** Text shown **
_ _ _ _ _ _ _

You isolate VMs from eachother and from the hardware of the host machine, using only what you assign to it. 

Meaning, each Virtual Machine is assigned (so the virtual machine thinks it has) a certain number of CPU sockets/cores, certain amount of RAM, and certain amount of storage.. (also attached hardware)

6 minutes ago, JoeyDM said:

You can even over-provision, which is pretty damn nice.

In theory you could have 1TB of storage in the physical host, yet allocate more than 1TB to the machines (so they see more storage but aren't necessarily using it...this is called "Thin Provisioning" and it works with RAM as well). In general over provisioning is not great practice as once you hit the limit, the VMs won't know there is a cap.

 

over provisioning CPU usage IS possible, though it isn't the ideal practice; the more "compute heavy" the application is, the more time-splicing the hypervisor has to do to allocate those resources to the VMs...effectively slowing down the machine (HUGELY diminishing returns on this)

_ _ _ _ _ _ _

** Actions to take **
[a] List every resource that the virtualization text says each virtual machine is assigned.
[b] Extend the text on virtual machine provisioning with a few sentences that follow on from its final sentence.

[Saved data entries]
_ _ _ _ _ _ _

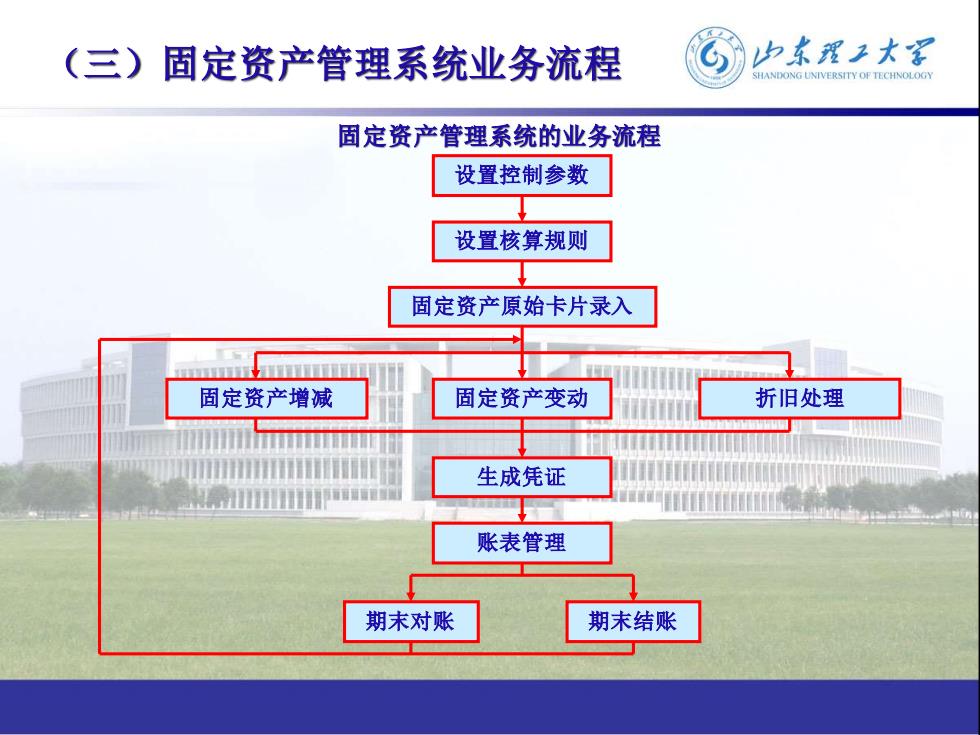 （三）固定资产管理系统业务流程

山东理工大学
SHANDONG UNIVERSITY OF TECHNOLOGY

固定资产管理系统的业务流程

设置控制参数

设置核算规则

固定资产原始卡片录入

固定资产增减

固定资产变动

折旧处理

生成凭证

账表管理

期末对账

期末结账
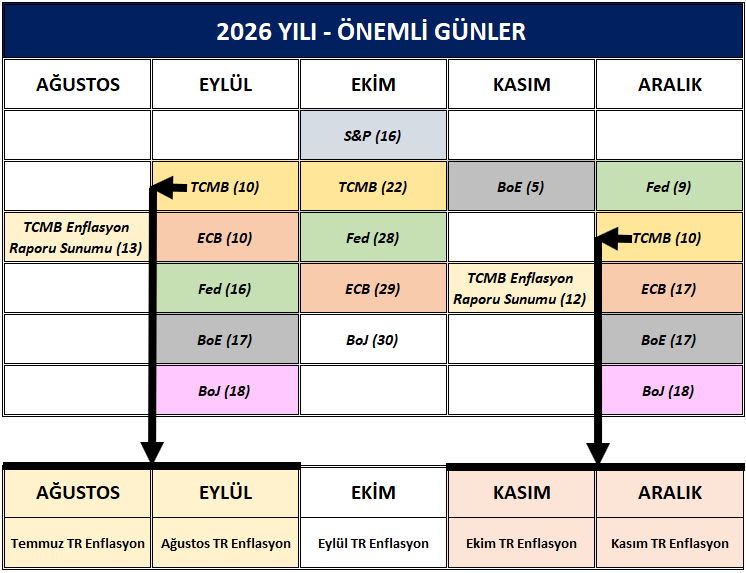 2026 YILI - ÖNEMLİ GÜNLER

| AĞUSTOS | EYLÜL | EKİM | KASIM | ARALIK |
|---|---|---|---|---|
| | | S&P (16) | | |
| | TCMB (10) | TCMB (22) | BoE (5) | Fed (9) |
| TCMB Enflasyon Raporu Sunumu (13) | ECB (10) | Fed (28) | | TCMB (10) |
| | Fed (16) | ECB (29) | TCMB Enflasyon Raporu Sunumu (12) | ECB (17) |
| | BoE (17) | BoJ (30) | | BoE (17) |
| | BoJ (18) | | | BoJ (18) |

| AĞUSTOS | EYLÜL | EKİM | KASIM | ARALIK |
|---|---|---|---|---|
| Temmuz TR Enflasyon | Ağustos TR Enflasyon | Eylül TR Enflasyon | Ekim TR Enflasyon | Kasım TR Enflasyon |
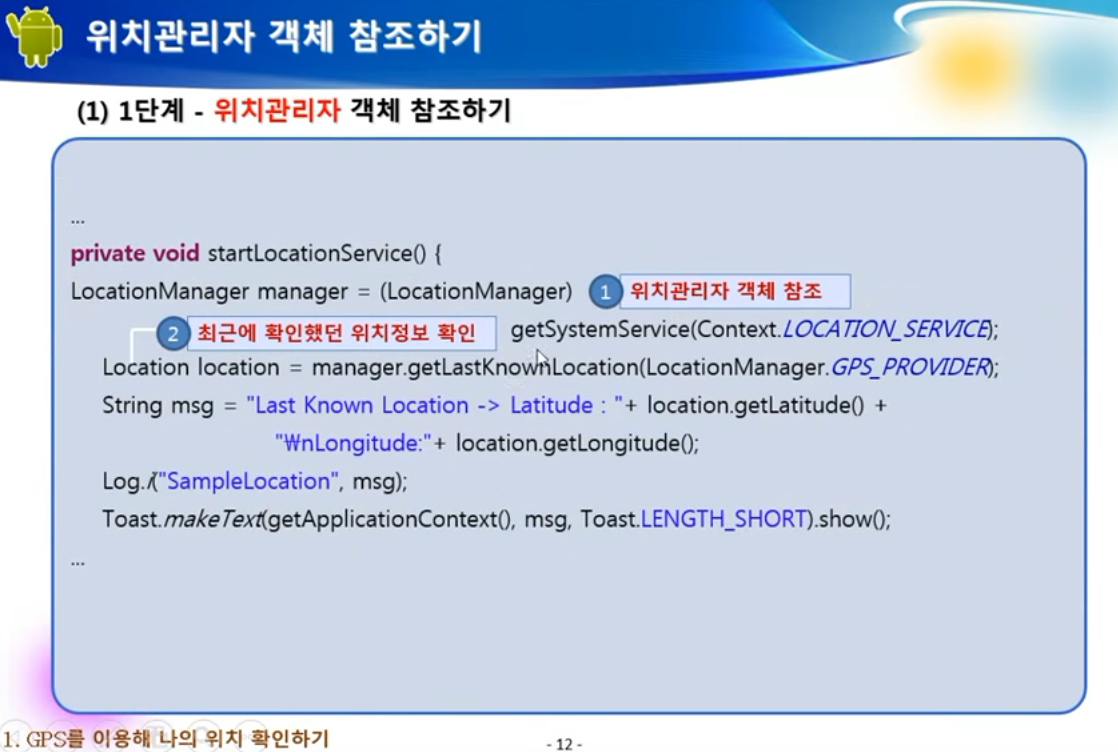 위치관리자 객체 참조하기

(1) 1단계 - 위치관리자 객체 참조하기

...
private void startLocationService() {
LocationManager manager = (LocationManager) 1 위치관리자 객체 참조
2 최근에 확인했던 위치정보 확인 getSystemService(Context.LOCATION_SERVICE);
Location location = manager.getLastKnownLocation(LocationManager.GPS_PROVIDER);
String msg = "Last Known Location -> Latitude : "+ location.getLatitude() +
"₩nLongitude:"+ location.getLongitude();
Log.i("SampleLocation", msg);
Toast.makeText(getApplicationContext(), msg, Toast.LENGTH_SHORT).show();
...

1. GPS를 이용해 나의 위치 확인하기

- 12 -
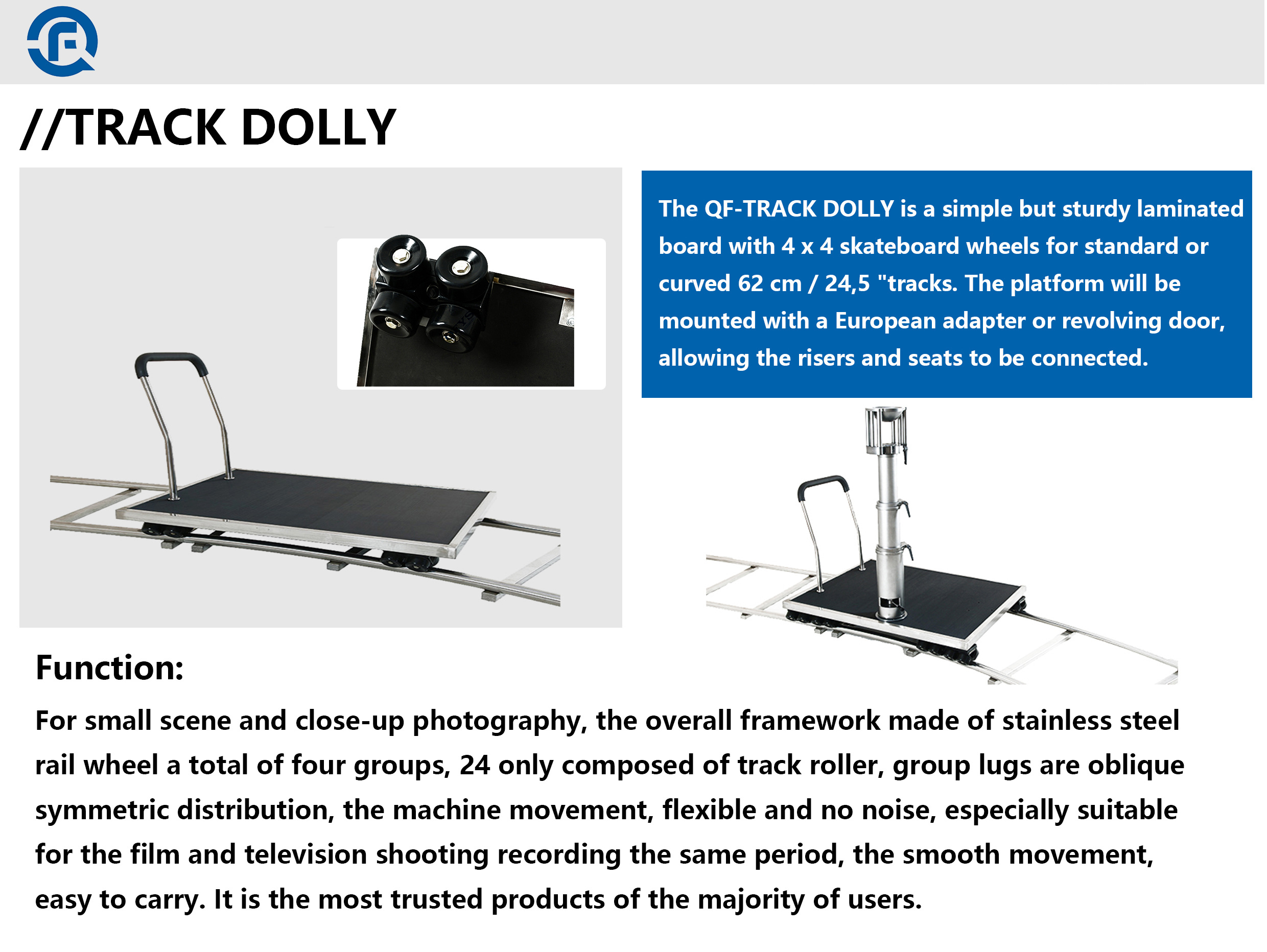 //TRACK DOLLY

The QF-TRACK DOLLY is a simple but sturdy laminated board with 4 x 4 skateboard wheels for standard or curved 62 cm / 24,5 "tracks. The platform will be mounted with a European adapter or revolving door, allowing the risers and seats to be connected.

Function:

For small scene and close-up photography, the overall framework made of stainless steel rail wheel a total of four groups, 24 only composed of track roller, group lugs are oblique symmetric distribution, the machine movement, flexible and no noise, especially suitable for the film and television shooting recording the same period, the smooth movement, easy to carry. It is the most trusted products of the majority of users.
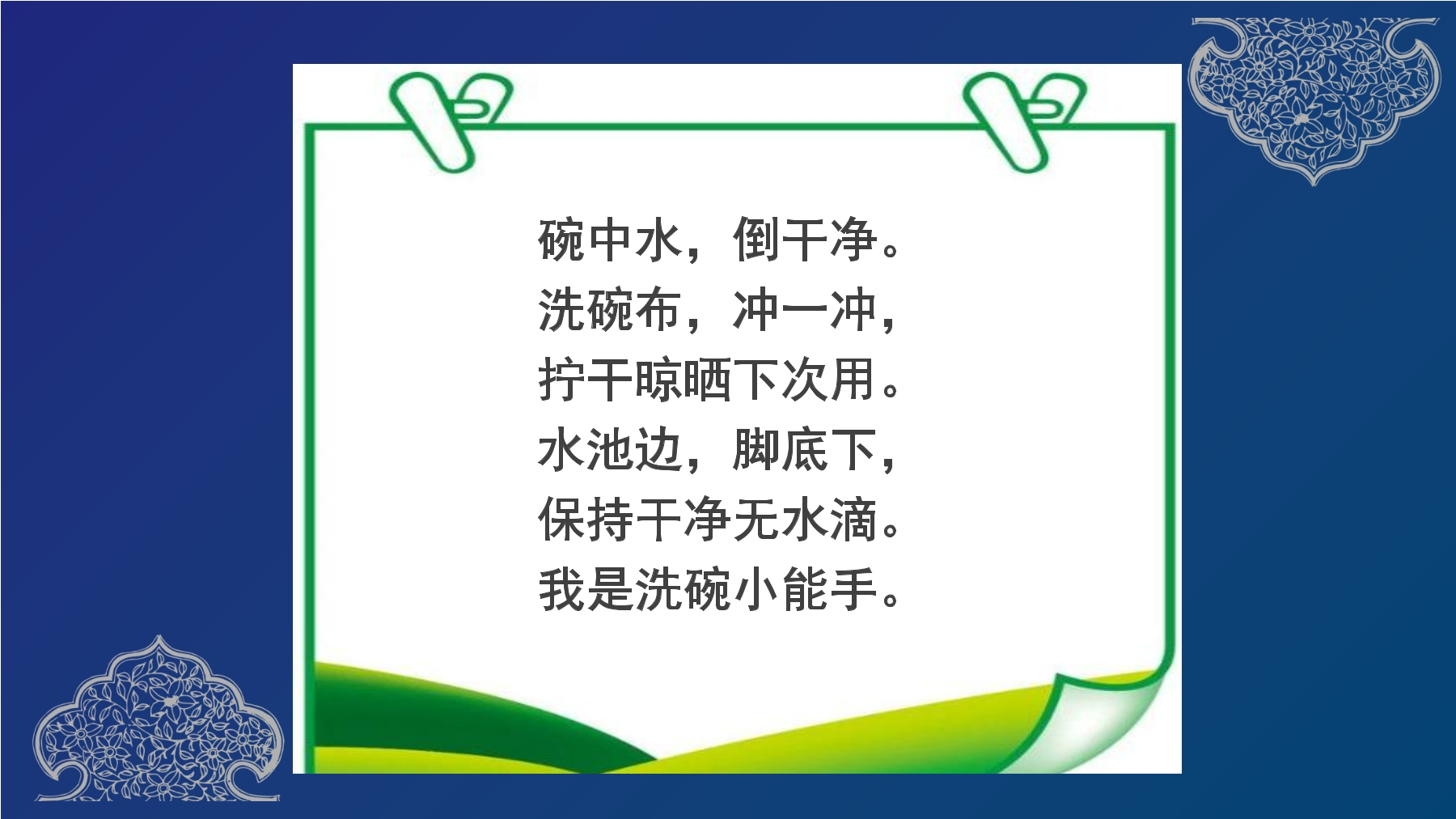 碗中水，倒干净。
洗碗布，冲一冲，
拧干晾晒下次用。
水池边，脚底下，
保持干净无水滴。
我是洗碗小能手。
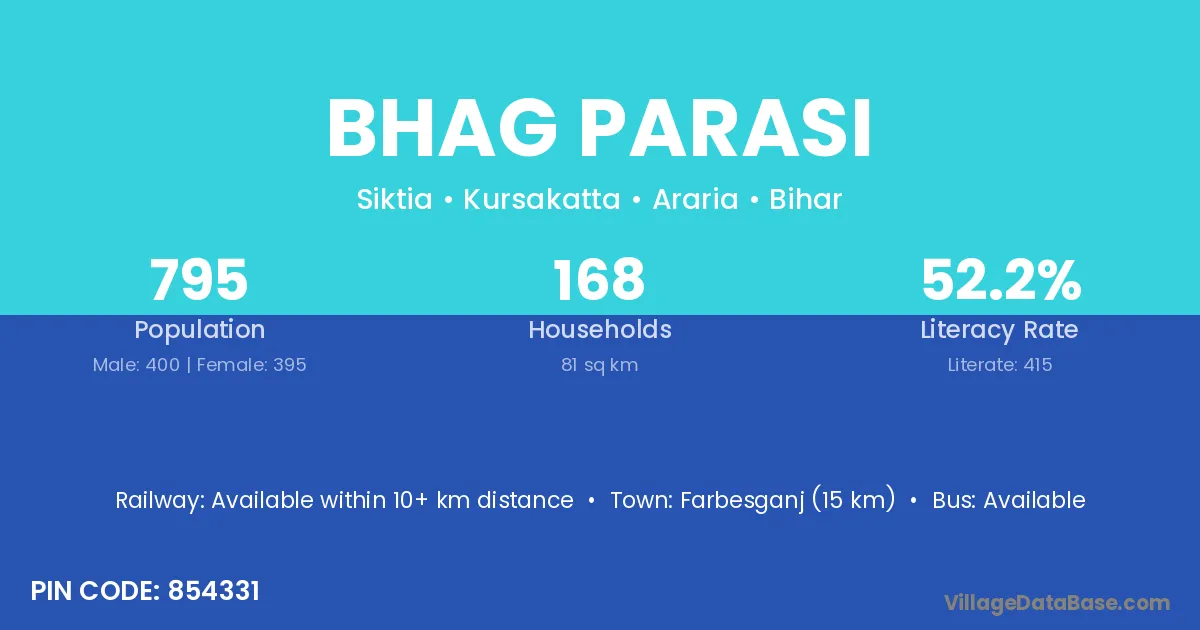 BHAG PARASI

Siktia • Kursakatta • Araria • Bihar

795
Population
Male: 400 | Female: 395

168
Households
81 sq km

52.2%
Literacy Rate
Literate: 415

Railway: Available within 10+ km distance • Town: Farbesganj (15 km) • Bus: Available

PIN CODE: 854331

VillageDataBase.com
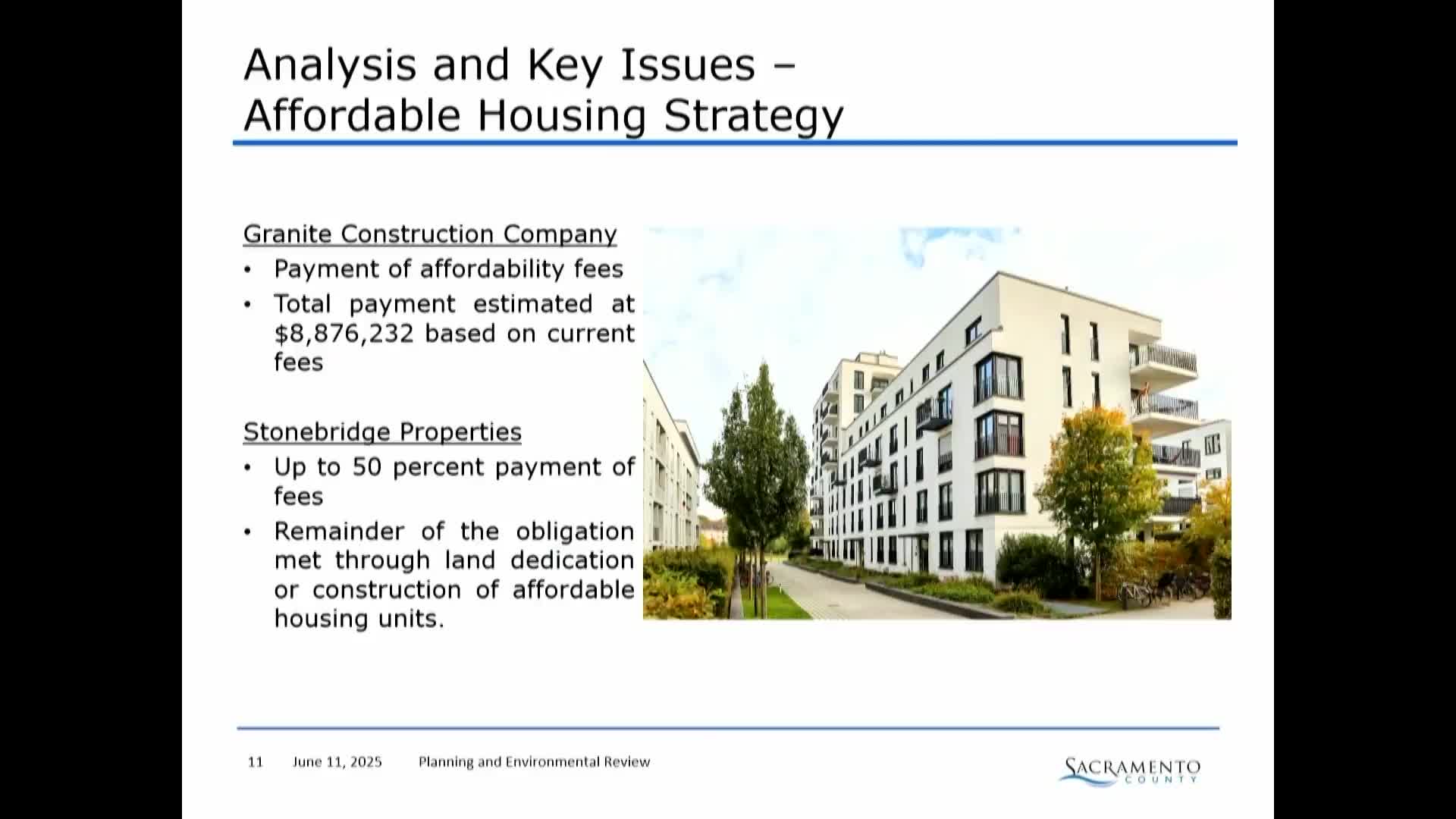 Analysis and Key Issues – Affordable Housing Strategy

Granite Construction Company
• Payment of affordability fees
• Total payment estimated at \$8,876,232 based on current fees

Stonebridge Properties
• Up to 50 percent payment of fees
• Remainder of the obligation met through land dedication or construction of affordable housing units.

11 June 11, 2025 Planning and Environmental Review

SACRAMENTO COUNTY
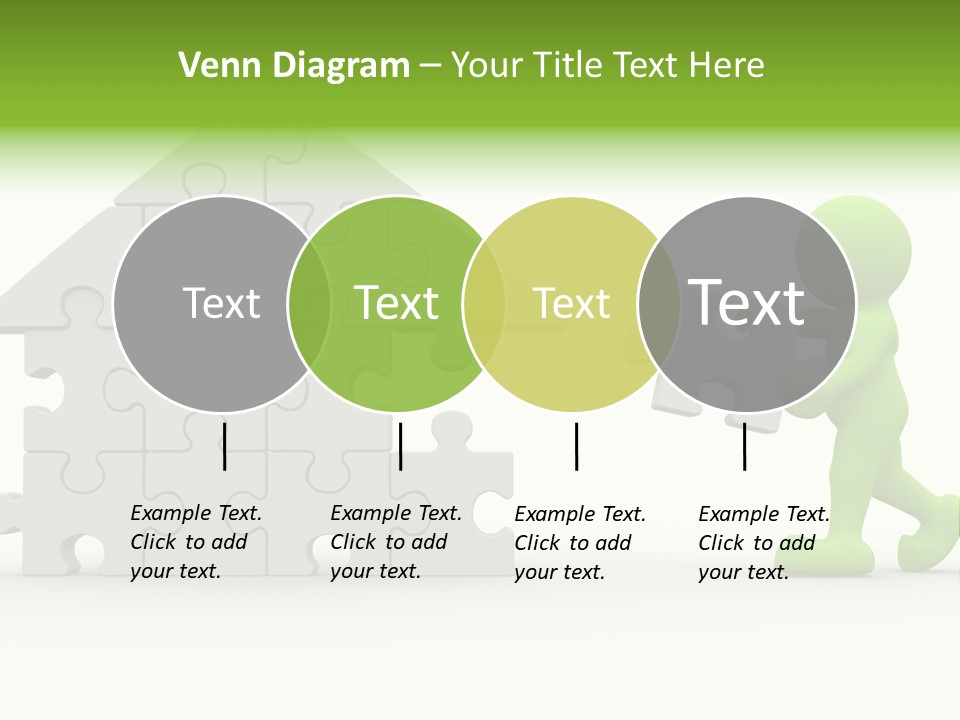 Venn Diagram – Your Title Text Here

Text

Text

Text

Text

Example Text. Click to add your text.

Example Text. Click to add your text.

Example Text. Click to add your text.

Example Text. Click to add your text.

_ _ _ _ _ _ _

** Answers to this exercise **
[a] CPU sockets/cores, RAM, storage, and attached hardware.

[b]
9 minutes ago, JoeyDM said:

...and have them all be isolated-ish from eachother.

Isolation is set by the Host administrator. it is possible to run a VM completely standalone with no access to vNICs or pNICs and it sits alone in a room by itself with no friends OR you can network all of your VMs together on a vSwitch that allows your VMs to communicate at bus speed. More advanced isolation techniques are in the works (vmware NSX) but that is too costly for any home user (if you think you have the money to buy it...you don't.)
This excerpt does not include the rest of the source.